# Exercise
Copy out the records word for word, starting at the line that contains "In the picture, can" and continuing through the last line of the records.
——————————
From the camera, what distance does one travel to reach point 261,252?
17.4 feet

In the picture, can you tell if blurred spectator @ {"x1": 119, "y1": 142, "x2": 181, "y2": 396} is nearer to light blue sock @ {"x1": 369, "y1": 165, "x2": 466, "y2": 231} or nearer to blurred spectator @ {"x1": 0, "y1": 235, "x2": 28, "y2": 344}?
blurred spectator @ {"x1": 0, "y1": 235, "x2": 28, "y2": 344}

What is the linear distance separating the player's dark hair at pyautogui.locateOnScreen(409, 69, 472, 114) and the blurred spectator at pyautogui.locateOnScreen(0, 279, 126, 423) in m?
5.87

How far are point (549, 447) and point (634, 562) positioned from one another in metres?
——————————
# Answer for this exercise
In the picture, can you tell if blurred spectator @ {"x1": 119, "y1": 142, "x2": 181, "y2": 396} is nearer to light blue sock @ {"x1": 369, "y1": 165, "x2": 466, "y2": 231} or nearer to blurred spectator @ {"x1": 0, "y1": 235, "x2": 28, "y2": 344}?
blurred spectator @ {"x1": 0, "y1": 235, "x2": 28, "y2": 344}

What is the linear distance separating the player's dark hair at pyautogui.locateOnScreen(409, 69, 472, 114) and the blurred spectator at pyautogui.locateOnScreen(0, 279, 126, 423) in m?
5.87

How far are point (549, 447) and point (634, 562) positioned from one another in metres?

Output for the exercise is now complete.